Thomas Boleyn stopped, and his narrow eyes took them in. It seemed to Mary he had shrunk inward and his gaze seemed to come from deep inside some dark space. “You cry not, Mary. How often I have seen you cry, but not for Anne?”
“I have cried and prayed for my dear sister and brother for two long months, father, when you were not here to see. Now the only tears I have left are inside.”
His eyes focused hard on her and he began his rehearsed words. “The queen is dead by now—murdered by the king—as was your brother yesterday. George died bravely, they told me, and I know the queen must have too. I could not stay to hear of that. Anne was quite magnificent at her trial. Be that as it may, they both wished to be remembered to you, Mary, and Anne to your husband also. I had a note from Anne to you somewhere, but in my departure, I seem to have misplaced it. It will arrive packed in with my things somewhere. Anne bid me tell you to relate her love—and the truth of her unjust death—to the Princess Elizabeth when she is old enough to understand. She wanted both you and little Catherine to be sure to look to that.”
Mary left Staff standing behind her mother’s chair with his hands on her shoulders and took two steps closer to her father. “I shall see to it as a solemn trust, father. Anne gave Henry Carey into my keeping also, though there are other monies for his education.”
“Yes, she told me so.” He said nothing else and continued to regard her awkwardly as though she were a person he did not know.
“And you, father?” She reached out carefully and rested her fingers on his tense arm.
“I, Mary?” He pulled away and began to pace again. “I have failed, failed completely.”
“But mother and I still love you, father,” she ventured shakily. “You have Hever.”
“Hever? Love? I spoke of all our plans. That black reptile Cromwell has been elevated to my vacant office of Lord Privy Seal. Traitors, traitors all! Norfolk her judge, the whining bitch Rochford their condemner—no wonder George could never love her or get her with child! And your dear cousin Francis Bryan was only too happy to ride to Jane Seymour and tell her that the queen had been condemned! Damn them all! Rats always leave a sinking ship no matter how grand or
important the ship or the fact it might have yet been saved.”

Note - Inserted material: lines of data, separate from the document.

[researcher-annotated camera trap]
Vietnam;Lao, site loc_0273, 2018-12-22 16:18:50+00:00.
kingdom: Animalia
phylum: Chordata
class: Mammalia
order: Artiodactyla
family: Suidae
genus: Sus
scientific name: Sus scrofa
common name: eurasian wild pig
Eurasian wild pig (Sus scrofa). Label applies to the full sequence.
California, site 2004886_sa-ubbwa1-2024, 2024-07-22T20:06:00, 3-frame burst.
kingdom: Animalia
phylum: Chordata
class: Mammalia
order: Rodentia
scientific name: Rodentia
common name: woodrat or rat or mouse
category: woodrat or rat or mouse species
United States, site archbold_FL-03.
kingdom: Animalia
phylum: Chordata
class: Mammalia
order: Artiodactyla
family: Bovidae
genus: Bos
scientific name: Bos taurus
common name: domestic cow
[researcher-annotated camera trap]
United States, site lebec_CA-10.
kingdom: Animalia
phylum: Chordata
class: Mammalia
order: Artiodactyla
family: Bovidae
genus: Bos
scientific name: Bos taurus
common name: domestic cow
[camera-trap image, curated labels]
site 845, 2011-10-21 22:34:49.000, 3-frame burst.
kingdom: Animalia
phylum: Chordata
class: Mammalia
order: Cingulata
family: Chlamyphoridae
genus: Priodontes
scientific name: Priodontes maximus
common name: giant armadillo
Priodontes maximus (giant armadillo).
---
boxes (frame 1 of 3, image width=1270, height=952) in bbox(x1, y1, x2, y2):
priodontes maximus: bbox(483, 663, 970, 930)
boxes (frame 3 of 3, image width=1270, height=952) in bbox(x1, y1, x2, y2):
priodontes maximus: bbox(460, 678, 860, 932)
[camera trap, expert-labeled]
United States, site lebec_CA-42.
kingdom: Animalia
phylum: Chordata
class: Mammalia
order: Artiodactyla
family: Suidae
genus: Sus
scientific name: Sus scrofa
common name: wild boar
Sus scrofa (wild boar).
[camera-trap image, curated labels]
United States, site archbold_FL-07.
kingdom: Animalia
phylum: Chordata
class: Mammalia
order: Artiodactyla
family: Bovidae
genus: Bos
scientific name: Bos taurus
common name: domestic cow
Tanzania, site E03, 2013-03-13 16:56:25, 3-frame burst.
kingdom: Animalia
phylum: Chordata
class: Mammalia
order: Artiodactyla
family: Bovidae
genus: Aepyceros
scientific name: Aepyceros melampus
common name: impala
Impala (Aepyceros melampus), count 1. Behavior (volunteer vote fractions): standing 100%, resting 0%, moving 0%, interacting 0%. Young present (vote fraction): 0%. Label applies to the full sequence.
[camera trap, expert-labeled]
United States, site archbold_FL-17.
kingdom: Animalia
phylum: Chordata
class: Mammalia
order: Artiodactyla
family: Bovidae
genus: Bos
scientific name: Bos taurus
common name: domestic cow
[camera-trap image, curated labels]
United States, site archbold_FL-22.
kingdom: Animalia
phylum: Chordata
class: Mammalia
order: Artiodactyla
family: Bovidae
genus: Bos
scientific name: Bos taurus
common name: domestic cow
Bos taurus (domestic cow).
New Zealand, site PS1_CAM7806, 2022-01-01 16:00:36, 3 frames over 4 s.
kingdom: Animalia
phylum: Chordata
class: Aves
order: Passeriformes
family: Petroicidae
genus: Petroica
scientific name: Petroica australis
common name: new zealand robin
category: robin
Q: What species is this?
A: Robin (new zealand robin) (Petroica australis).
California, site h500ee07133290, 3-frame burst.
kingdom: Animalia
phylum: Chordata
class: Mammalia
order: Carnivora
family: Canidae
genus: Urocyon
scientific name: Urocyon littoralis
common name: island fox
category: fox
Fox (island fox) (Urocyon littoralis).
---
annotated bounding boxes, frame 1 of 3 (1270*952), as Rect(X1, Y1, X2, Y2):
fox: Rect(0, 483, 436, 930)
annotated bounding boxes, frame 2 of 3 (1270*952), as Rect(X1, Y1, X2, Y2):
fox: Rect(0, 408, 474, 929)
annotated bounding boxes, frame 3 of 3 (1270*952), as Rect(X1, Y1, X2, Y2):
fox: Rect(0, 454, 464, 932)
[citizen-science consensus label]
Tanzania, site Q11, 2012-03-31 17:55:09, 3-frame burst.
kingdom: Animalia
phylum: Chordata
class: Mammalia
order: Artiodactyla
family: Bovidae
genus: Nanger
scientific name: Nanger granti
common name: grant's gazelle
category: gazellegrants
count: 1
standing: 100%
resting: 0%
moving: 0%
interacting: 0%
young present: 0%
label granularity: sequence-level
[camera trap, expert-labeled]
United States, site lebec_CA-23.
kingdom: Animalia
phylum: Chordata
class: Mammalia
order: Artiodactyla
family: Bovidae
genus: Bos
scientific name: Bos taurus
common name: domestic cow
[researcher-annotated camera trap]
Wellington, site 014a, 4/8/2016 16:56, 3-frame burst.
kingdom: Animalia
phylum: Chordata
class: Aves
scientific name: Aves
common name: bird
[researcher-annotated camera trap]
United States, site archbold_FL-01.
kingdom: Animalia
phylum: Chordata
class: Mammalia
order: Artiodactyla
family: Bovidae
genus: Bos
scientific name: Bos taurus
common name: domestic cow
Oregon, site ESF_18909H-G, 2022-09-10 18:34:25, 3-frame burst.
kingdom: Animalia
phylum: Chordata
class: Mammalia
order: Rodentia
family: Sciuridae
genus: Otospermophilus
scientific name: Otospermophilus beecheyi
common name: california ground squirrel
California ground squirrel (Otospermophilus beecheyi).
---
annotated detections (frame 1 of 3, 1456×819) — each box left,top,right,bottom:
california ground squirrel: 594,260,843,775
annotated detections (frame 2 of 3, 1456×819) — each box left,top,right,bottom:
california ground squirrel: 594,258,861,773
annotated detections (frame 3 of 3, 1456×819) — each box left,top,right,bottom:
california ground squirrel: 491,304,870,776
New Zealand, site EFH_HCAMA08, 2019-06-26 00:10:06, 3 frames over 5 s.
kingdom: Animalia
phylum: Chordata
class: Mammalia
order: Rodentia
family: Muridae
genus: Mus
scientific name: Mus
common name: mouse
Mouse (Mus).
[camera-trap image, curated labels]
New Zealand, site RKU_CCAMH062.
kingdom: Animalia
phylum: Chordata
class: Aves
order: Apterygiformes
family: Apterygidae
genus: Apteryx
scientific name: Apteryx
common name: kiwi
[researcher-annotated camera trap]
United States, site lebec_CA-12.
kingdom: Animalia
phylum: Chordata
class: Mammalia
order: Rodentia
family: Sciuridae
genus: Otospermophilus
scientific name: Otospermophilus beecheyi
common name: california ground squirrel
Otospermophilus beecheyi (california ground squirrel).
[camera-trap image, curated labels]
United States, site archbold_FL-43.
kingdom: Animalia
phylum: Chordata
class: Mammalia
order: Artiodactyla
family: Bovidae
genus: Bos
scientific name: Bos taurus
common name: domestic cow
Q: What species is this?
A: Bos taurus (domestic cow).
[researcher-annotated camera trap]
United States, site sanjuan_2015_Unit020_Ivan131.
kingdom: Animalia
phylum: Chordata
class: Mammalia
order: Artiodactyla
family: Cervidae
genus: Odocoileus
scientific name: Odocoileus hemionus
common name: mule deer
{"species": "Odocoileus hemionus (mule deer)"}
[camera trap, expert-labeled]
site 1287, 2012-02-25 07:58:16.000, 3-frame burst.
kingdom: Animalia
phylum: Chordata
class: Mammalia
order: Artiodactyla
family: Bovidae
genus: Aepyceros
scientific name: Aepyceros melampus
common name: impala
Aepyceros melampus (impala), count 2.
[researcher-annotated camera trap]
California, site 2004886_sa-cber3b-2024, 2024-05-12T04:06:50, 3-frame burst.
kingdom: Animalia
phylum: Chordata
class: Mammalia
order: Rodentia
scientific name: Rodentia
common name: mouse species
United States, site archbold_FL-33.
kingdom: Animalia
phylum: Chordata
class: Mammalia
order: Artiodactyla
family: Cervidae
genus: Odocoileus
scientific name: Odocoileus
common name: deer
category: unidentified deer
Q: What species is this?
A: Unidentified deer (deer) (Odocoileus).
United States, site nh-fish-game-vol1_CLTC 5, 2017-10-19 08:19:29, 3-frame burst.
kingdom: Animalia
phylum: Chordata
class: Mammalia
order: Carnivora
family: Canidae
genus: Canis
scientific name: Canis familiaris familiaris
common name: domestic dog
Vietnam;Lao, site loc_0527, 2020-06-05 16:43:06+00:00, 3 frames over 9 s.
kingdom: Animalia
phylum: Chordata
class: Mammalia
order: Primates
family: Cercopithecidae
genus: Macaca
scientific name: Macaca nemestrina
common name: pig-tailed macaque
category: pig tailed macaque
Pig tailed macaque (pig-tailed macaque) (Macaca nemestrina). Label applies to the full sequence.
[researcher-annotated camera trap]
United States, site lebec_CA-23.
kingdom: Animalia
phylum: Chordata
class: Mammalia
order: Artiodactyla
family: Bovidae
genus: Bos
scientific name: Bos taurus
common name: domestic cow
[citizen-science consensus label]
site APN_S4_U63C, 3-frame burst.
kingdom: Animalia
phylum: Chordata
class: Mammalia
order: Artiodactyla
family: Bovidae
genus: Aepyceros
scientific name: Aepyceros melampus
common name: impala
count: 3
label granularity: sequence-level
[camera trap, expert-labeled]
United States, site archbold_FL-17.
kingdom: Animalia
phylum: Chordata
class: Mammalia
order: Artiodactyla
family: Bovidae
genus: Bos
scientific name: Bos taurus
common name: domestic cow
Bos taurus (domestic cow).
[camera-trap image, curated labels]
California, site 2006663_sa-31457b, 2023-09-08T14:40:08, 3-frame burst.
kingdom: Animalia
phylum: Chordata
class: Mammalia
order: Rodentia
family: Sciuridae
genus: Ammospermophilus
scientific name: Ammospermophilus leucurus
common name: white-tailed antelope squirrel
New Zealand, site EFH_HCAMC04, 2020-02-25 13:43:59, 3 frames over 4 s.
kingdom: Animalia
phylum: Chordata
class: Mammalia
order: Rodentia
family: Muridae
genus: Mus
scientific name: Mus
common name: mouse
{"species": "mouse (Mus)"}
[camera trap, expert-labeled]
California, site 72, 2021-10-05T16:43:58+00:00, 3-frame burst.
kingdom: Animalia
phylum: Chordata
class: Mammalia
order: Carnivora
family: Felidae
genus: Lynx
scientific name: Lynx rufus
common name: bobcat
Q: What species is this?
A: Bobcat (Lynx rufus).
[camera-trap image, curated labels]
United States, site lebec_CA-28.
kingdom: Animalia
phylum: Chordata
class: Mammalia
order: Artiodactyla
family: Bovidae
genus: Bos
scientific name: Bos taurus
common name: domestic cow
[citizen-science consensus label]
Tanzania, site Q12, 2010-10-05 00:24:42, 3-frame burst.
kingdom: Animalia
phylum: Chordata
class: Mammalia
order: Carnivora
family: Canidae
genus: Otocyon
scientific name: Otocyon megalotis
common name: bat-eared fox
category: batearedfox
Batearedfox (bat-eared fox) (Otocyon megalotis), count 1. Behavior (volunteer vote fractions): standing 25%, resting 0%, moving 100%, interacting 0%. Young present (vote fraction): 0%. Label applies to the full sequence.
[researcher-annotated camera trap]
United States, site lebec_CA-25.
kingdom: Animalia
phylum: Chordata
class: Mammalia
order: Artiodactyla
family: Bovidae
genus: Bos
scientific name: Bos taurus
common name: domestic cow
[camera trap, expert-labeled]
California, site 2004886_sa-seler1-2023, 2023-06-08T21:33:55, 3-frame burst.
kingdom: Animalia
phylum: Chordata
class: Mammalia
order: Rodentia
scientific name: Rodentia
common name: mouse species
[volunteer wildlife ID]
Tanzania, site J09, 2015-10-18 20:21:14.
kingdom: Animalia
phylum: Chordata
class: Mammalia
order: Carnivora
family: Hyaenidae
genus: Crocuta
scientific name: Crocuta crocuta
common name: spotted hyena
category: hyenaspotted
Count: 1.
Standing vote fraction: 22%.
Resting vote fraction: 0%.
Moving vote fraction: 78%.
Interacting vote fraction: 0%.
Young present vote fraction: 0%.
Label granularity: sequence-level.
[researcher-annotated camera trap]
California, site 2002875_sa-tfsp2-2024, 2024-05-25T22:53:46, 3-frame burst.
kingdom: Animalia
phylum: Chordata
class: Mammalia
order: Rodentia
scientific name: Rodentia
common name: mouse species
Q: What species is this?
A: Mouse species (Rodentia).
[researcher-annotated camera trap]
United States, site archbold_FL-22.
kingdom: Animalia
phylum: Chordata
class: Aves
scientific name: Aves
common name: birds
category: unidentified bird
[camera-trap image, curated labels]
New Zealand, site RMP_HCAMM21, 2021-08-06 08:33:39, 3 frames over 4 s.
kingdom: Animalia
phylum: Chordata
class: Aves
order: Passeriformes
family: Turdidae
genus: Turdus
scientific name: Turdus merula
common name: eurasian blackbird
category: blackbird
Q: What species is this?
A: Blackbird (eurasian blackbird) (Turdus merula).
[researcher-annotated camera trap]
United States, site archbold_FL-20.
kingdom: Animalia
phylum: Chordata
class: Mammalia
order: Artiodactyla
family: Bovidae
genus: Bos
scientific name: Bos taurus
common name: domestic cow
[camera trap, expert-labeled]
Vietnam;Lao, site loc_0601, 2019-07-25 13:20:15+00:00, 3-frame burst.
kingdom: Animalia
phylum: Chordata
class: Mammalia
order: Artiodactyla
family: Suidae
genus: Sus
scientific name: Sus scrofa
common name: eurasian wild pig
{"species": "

“My lord was telling me that we are not to have their bodies to bury,” came Elizabeth Boleyn’s rasping voice as she looked vacantly at Mary. “The guards were to bury them under the floor of the little church within The Tower where the jailers worship. At least it is a consecrated church though no place for a Howard and a queen. What did you call that church, my lord?”
“Saint Peters-in-Chains, Elizabeth.”
“Yes. At least it sounds somehow appropriate. I pray they will bury their heads with their bodies, so that on resurrection day they will be raised guiltless in His eyes.”
“Guiltless, maybe not, my dear, but innocent of the dreadful crimes of which the king sought to brand them. Kingston promised he would see to that as you asked, madam.”
“Thank you, Thomas. That mattered greatly to me. And the king will not harm Elizabeth?”
“I told you, no. Elizabeth is declared bastard now, but she is his and he knows it. Tudor is written all over her face.”
“But she has her mother’s skin and eyes and slender hands, father,” Mary put in, and he turned to her again.
Thomas Boleyn refused to sit, but he leaned heavily on the carved mantel and put one still-booted foot on the andiron. “The sandy-haired boy by the gate is your new son,” he said suddenly.
“Not so new, father. He will be three this autumn.”
“Yes. Well, he looks to be quite a Howard.”
“He is a Stafford, father. Not a Boleyn, not a Howard, a Stafford.”
He turned his head to one side and looked at her over his arms folded along the mantelpiece. He pivoted his head farther and stared at her husband. “My wife has told me repeatedly over the years, I assure you, Stafford, of your loyalty and kindnesses to her and your care of her these last two months. For that I am grateful.”